The Ashley Madison breach has gotten a great deal of attention because of the circumstances and nature of the data breached. For some of the records in the database, it also contains the choice of security question and associated answers for a number of the users, from which we might get some insight into user behavior.
At the outset, we must note that the Ashley Madison dataset is far from a scientific sample: there were a number of test accounts, and other accounts were created by other than the purported owner. The results reported below should be viewed as uncorroborated, at best.
Here is the distribution of security questions in the approximately 32 million record database:
|1||Mother’s maiden name||1,614,785||5.05%|
|2||High school name||1,054,227||3.30%|
|4||Last 4 digits SSN||313,597||0.98%|
As pointed out previously, the questions varied in some other countries. For example, in Norway the school prompt was for “middle school”, and the prompt for social security number was instead for national ID number.
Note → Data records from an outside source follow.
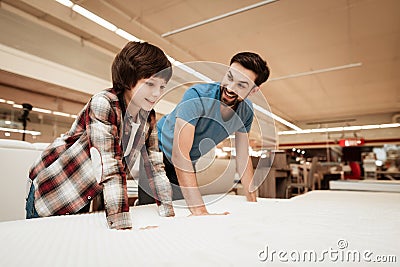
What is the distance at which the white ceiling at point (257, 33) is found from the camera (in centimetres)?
334

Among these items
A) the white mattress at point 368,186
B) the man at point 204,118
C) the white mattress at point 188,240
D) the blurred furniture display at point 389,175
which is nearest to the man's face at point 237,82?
the man at point 204,118

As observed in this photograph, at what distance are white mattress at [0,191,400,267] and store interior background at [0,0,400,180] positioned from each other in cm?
194

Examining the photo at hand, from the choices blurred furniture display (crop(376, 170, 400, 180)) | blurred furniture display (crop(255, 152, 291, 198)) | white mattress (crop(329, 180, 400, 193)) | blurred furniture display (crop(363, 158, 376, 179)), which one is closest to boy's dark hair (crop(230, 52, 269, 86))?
blurred furniture display (crop(255, 152, 291, 198))

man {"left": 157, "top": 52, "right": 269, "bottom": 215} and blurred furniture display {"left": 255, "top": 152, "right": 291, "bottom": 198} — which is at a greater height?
man {"left": 157, "top": 52, "right": 269, "bottom": 215}

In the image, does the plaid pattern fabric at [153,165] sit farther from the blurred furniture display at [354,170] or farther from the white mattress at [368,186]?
the blurred furniture display at [354,170]

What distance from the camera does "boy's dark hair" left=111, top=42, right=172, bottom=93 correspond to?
73 centimetres

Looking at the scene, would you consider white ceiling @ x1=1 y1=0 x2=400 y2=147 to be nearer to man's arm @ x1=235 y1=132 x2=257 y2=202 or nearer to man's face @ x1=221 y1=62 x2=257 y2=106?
man's arm @ x1=235 y1=132 x2=257 y2=202

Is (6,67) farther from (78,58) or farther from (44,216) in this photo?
(44,216)

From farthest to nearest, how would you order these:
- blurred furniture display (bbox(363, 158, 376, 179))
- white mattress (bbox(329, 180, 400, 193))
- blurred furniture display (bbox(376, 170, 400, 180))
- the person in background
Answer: blurred furniture display (bbox(376, 170, 400, 180)) < blurred furniture display (bbox(363, 158, 376, 179)) < white mattress (bbox(329, 180, 400, 193)) < the person in background

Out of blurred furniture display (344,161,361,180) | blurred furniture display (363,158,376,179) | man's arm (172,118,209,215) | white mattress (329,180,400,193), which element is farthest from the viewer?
blurred furniture display (344,161,361,180)

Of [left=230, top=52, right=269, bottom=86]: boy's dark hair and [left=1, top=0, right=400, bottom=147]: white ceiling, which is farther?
[left=1, top=0, right=400, bottom=147]: white ceiling

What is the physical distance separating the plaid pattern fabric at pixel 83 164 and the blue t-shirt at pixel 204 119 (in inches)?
8.0

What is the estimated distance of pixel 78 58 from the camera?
168 inches

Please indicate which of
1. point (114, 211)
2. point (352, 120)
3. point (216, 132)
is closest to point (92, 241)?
point (114, 211)
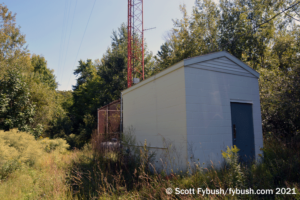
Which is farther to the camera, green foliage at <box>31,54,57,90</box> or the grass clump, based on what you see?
green foliage at <box>31,54,57,90</box>

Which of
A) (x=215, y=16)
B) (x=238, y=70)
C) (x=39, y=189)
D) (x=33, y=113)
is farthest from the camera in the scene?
(x=215, y=16)

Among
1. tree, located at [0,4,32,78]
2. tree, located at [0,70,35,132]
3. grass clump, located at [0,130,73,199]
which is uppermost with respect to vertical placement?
tree, located at [0,4,32,78]

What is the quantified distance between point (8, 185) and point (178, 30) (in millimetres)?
19461

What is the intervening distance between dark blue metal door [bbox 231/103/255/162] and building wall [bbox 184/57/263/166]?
0.59 ft

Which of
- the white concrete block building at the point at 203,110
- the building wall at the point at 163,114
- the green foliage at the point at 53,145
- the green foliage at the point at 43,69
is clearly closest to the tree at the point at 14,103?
the green foliage at the point at 53,145

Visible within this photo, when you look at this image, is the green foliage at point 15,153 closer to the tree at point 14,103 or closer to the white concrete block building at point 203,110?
the tree at point 14,103

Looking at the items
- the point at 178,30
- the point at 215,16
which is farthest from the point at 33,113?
the point at 215,16

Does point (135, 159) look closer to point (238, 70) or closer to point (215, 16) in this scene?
point (238, 70)

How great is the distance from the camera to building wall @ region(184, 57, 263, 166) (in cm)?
480

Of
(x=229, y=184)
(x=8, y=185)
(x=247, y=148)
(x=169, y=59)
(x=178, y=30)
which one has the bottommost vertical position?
(x=8, y=185)

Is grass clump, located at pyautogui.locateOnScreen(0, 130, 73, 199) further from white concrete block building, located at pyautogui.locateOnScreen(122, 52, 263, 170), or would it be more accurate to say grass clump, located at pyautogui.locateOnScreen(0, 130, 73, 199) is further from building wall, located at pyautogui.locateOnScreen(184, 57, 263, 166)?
building wall, located at pyautogui.locateOnScreen(184, 57, 263, 166)

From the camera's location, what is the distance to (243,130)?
5.59 metres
Unlike many sites employing security questions, they were not apparently mandatory at Ashley Madison, and not very popular given that only about 13% of accounts used them. There were only 4 different prompts, much fewer than the 10 or more provided at most other sites.
One might ask how often users enter false data, either out of frustration or to deliberately obscure their answers. The easiest category to observe is the Social Security Number (SSN) category. While in the US the last 4 digits of SSN are uniformly distributed or nearly so, this isn’t the case everywhere, but we’ll ignore that effect for now.
The SSN category breaks down as follows:
|Number of values||Number of answers|
|Other than 4 digits||10850||24496|
Obviously those whose answer wasn’t 4 digits weren’t answering truthfully. In some cases this was clearly intentional, but others were mischosen categories (such as team names). But what about the 4 digit answers? One would expect an average of about 29 instances of each 4-digit answer. But not surprisingly, the distribution of answers was not unlike that of user chosen PINs: The most frequent answer was “1234” (7667 instances), followed by “1111” (1801), “0000” (1461), and “6969” (1157). Years in the latter half of the 20th century were also substantially over-represented, as many members probably used their years of birth or other significant years. The most popular answer in this range was 1969 (134 instances). 58 of those accounts also listed a birth date in 1969.
The other three questions are harder to analyze, but scanning through the answers gives some insight into user behavior. The distribution of mothers’ maiden names provided indicated that many users did answer truthfully (the most common being Smith, Jones, Brown, and Johnson, but some users seemed to answer with women’s names that are not common last names, such as Mary, Maria, and Mom(!). There were also variations in capitalization that would require normalization (converting to a consistent capitalization) if the answers were to be salted and hashed as passwords should be.
School names presented additional challenges. Common school names such as Central (7024 instances), Lincoln (2581), East (2445), West (2381), North (2336), and South (1980) were predominant, but so were initials such as BHS (2012 instances) and CHS (1597). It’s not clear how useful this question/answer would be, given that a user who forgot their password might think they answered “Central” while they actually answered CHS, Central High (432), Central Tech (417), or Central High School (185).
Favorite teams were similar in many respects to schools. There was considerably less diversity in the team name responses, making them easier to guess, particularly considering regional favorites. Yankees (28605 responses), Cowboys (26672), Steelers (20320), and Leafs (20206) were the most popular. Variation on team names were again prevalent, such as Maple Leafs (5558), Toronto Maple Leafs (4354), Mapleleafs (692), and The Leafs (301). There were also many spelling errors.
It’s hard to imagine how the “security” answers could be used for anything. Some of the questions, such as favorite team, were easily guessable, but there were enough possible variations that it was far from assured that the account owner could enter the correct answer. The last 4 digits of the Social Security Number or National ID number was easier to get right, but contained information widely used for account verification at other sites: effectively a shared password. While Ashley Madison used a robust password hashing algorithm, it is easy to see why hashing wouldn’t work for security answers: there are lots of variations to be considered, and that probably requires a human customer service agent. Unfortunately, that customer service agent is likely to be vulnerable to social engineering attacks as well.